The authors discuss the physiological implications: as intracavernosal pressure increases, the smooth‑muscle‑rich corpus expands, collagen fibers become taut, and overall tissue rigidity rises, leading to faster shear wave propagation. The observed non‑linear trend aligns with prior experimental measurements of SWS in human subjects (flaccid ≈ 2.4 m/s, erect ≈ 7.7 m/s). The study also acknowledges several modeling simplifications: (1) treating the corpus cavernosum as a homogeneous isotropic poroviscoelastic material neglects its complex micro‑architecture of collagen, smooth muscle, and endothelium; (2) blood flow and fluid‑structure interaction are omitted, although they are integral to erection dynamics; (3) tissue anisotropy, especially in the tunica albuginea, is not represented.

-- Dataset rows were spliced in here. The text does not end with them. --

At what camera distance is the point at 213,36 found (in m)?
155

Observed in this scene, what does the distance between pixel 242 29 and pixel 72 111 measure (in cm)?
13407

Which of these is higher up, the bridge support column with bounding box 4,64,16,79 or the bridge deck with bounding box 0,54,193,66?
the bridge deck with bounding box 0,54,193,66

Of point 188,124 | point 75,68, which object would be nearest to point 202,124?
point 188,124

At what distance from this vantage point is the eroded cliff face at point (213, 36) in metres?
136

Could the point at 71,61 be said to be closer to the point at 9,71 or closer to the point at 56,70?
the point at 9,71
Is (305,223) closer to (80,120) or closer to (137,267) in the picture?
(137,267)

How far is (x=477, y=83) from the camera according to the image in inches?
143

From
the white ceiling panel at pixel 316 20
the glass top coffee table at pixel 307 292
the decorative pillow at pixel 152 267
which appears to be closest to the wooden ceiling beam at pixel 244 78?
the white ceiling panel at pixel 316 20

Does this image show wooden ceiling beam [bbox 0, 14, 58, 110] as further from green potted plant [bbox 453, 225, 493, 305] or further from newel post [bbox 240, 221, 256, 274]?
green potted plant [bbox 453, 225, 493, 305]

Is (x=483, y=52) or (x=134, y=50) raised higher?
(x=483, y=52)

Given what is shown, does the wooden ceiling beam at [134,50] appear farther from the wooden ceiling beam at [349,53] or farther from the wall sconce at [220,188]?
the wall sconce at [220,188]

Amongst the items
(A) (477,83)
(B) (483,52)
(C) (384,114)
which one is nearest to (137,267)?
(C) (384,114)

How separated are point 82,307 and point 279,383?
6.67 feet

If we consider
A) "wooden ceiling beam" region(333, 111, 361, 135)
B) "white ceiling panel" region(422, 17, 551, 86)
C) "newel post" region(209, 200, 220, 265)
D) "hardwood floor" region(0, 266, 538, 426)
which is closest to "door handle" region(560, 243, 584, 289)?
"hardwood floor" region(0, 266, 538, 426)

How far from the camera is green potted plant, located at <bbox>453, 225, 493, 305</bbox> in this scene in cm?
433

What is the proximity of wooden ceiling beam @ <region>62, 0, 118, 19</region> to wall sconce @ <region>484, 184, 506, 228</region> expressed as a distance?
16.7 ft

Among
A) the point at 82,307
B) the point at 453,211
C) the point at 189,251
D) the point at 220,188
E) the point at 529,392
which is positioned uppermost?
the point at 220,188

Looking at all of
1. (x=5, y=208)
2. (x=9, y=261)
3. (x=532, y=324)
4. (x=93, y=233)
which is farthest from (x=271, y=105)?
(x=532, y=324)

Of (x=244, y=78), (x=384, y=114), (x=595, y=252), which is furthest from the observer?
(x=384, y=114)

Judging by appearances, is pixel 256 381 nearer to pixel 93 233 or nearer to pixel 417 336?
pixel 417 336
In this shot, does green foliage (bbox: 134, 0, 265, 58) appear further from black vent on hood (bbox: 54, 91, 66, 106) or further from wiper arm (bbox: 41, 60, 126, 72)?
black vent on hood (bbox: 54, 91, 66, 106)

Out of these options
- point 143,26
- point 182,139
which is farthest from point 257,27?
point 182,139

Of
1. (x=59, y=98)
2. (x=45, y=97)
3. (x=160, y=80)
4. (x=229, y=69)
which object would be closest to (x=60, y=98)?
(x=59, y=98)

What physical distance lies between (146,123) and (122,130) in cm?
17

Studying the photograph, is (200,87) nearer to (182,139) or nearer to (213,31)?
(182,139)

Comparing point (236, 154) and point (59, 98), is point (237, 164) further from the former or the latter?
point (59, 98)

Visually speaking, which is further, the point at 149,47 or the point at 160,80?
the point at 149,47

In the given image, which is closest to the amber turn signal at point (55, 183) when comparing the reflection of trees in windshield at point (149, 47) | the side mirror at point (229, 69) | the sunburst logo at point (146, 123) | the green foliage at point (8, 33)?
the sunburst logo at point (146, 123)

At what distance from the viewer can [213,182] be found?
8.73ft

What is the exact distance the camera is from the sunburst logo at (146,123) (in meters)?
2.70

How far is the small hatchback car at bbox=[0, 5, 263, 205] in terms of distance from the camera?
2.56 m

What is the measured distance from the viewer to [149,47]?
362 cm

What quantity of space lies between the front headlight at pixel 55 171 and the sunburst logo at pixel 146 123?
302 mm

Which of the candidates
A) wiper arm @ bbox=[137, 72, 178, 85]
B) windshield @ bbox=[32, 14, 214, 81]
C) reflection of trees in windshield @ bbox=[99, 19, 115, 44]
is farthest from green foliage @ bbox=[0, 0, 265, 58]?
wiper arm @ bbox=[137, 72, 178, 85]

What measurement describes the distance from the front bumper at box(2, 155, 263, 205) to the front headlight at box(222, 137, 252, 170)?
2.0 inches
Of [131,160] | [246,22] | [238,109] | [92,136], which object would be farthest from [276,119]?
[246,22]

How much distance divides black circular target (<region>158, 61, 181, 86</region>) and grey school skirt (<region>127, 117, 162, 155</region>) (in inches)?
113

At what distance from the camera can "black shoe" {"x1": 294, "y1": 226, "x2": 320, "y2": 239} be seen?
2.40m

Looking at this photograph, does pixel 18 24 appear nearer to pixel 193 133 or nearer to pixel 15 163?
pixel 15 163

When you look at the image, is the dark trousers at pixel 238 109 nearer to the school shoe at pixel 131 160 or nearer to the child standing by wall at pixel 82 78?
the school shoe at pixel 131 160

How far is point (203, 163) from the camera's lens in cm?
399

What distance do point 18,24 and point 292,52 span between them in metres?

These limitations suggest that future work should incorporate fluid‑structure coupling and anisotropic constitutive models, as well as experimental validation with in‑vivo data.

In conclusion, this work provides the first computational evidence that EP directly influences shear wave speed in penile tissue, supporting the use of UVE as a non‑invasive tool for quantifying erectile function. By enabling indirect measurement of intracavernosal pressure and tissue stiffness, UVE could improve diagnosis, monitor therapeutic response, and potentially serve as an early indicator of cardiovascular risk associated with erectile dysfunction. The authors propose that further refinement of the FEM and clinical studies will solidify UVE’s role in urological practice.